In this scenario, the occupational therapist’s client is the home builder. In this instance the therapist is not directly in contact with the Medicare beneficiary, and the occupational therapist can receive payment from the home builder as a contractor. Under this scenario Medicare does not have to be billed at all. This service is not covered or paid for by Medicare under any circumstances. A voluntary ABN may be issued to the client to make them aware of their financial obligation; however, it is not required.
The key complicating factors in all of these case scenarios is that occupational therapists cannot “opt out” of Medicare like some disciplines can. This means that the only way an occupational therapist can bill a client directly who has Medicare coverage, without filing a Medicare claim, is when the service is never covered by the Medicare program. If the client in scenario 2 did not have medical issues and was only looking for modifications to prevent a medical issue, and a functional assessment was not necessary, the service would clearly fall outside of a Medicare-covered service (in this case, preventative and not considered skilled therapy) and the patient could be privately billed without the occupational therapist being required to file a Medicare claim.

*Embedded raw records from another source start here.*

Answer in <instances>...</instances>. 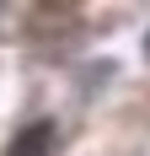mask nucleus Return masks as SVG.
Masks as SVG:
<instances>
[{
  "instance_id": "f257e3e1",
  "label": "nucleus",
  "mask_w": 150,
  "mask_h": 156,
  "mask_svg": "<svg viewBox=\"0 0 150 156\" xmlns=\"http://www.w3.org/2000/svg\"><path fill=\"white\" fill-rule=\"evenodd\" d=\"M48 145H54V124H32V129L16 135L11 156H48Z\"/></svg>"
},
{
  "instance_id": "f03ea898",
  "label": "nucleus",
  "mask_w": 150,
  "mask_h": 156,
  "mask_svg": "<svg viewBox=\"0 0 150 156\" xmlns=\"http://www.w3.org/2000/svg\"><path fill=\"white\" fill-rule=\"evenodd\" d=\"M145 54H150V32H145Z\"/></svg>"
}]
</instances>
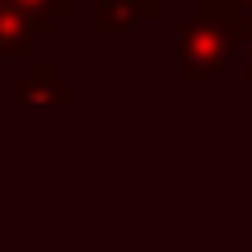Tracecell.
<instances>
[{
	"instance_id": "obj_1",
	"label": "cell",
	"mask_w": 252,
	"mask_h": 252,
	"mask_svg": "<svg viewBox=\"0 0 252 252\" xmlns=\"http://www.w3.org/2000/svg\"><path fill=\"white\" fill-rule=\"evenodd\" d=\"M243 9L234 0H201V14L187 19L178 33V80L196 84V80H215L238 52L243 37Z\"/></svg>"
},
{
	"instance_id": "obj_2",
	"label": "cell",
	"mask_w": 252,
	"mask_h": 252,
	"mask_svg": "<svg viewBox=\"0 0 252 252\" xmlns=\"http://www.w3.org/2000/svg\"><path fill=\"white\" fill-rule=\"evenodd\" d=\"M154 9H159L154 0H94V37H98V42L126 37L140 24H150Z\"/></svg>"
},
{
	"instance_id": "obj_3",
	"label": "cell",
	"mask_w": 252,
	"mask_h": 252,
	"mask_svg": "<svg viewBox=\"0 0 252 252\" xmlns=\"http://www.w3.org/2000/svg\"><path fill=\"white\" fill-rule=\"evenodd\" d=\"M47 33H52V24H42L14 5H0V61H28L33 42H42Z\"/></svg>"
},
{
	"instance_id": "obj_4",
	"label": "cell",
	"mask_w": 252,
	"mask_h": 252,
	"mask_svg": "<svg viewBox=\"0 0 252 252\" xmlns=\"http://www.w3.org/2000/svg\"><path fill=\"white\" fill-rule=\"evenodd\" d=\"M14 98L19 103H56V108H65V103H75V84L70 80H56L42 61L28 56V75L14 84Z\"/></svg>"
},
{
	"instance_id": "obj_5",
	"label": "cell",
	"mask_w": 252,
	"mask_h": 252,
	"mask_svg": "<svg viewBox=\"0 0 252 252\" xmlns=\"http://www.w3.org/2000/svg\"><path fill=\"white\" fill-rule=\"evenodd\" d=\"M5 5L24 9V14L42 19V24H61V19H70V14H75V0H5Z\"/></svg>"
},
{
	"instance_id": "obj_6",
	"label": "cell",
	"mask_w": 252,
	"mask_h": 252,
	"mask_svg": "<svg viewBox=\"0 0 252 252\" xmlns=\"http://www.w3.org/2000/svg\"><path fill=\"white\" fill-rule=\"evenodd\" d=\"M238 70H243V80L252 84V14L243 19V61H238Z\"/></svg>"
},
{
	"instance_id": "obj_7",
	"label": "cell",
	"mask_w": 252,
	"mask_h": 252,
	"mask_svg": "<svg viewBox=\"0 0 252 252\" xmlns=\"http://www.w3.org/2000/svg\"><path fill=\"white\" fill-rule=\"evenodd\" d=\"M234 5H238V9H243V14H252V0H234Z\"/></svg>"
},
{
	"instance_id": "obj_8",
	"label": "cell",
	"mask_w": 252,
	"mask_h": 252,
	"mask_svg": "<svg viewBox=\"0 0 252 252\" xmlns=\"http://www.w3.org/2000/svg\"><path fill=\"white\" fill-rule=\"evenodd\" d=\"M0 5H5V0H0Z\"/></svg>"
}]
</instances>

AOTA supports and applauds occupational therapy practitioners who have identified that, as the older adult population grows, aging in place safely and independently is not only preferred by clients, but also achieves cost savings to the health care system and can result in improved occupational engagement and quality of life. Providing home modifications can open up a wealth of opportunities for occupational therapists. However, when deciding to perform these services, having a clear understanding of Medicare requirements in each unique client scenario is essential. As part of a skilled plan of care, home modifications can be a covered service under Medicare. When in doubt, it is in the therapist’s best interest to complete an ABN and file a claim.
** Section 1848(g)(4) of the Social Security Act requires that all physicians and suppliers (including occupational therapy practitioners), who provide covered services to Medicare beneficiaries submit claims for services rendered to those beneficiaries.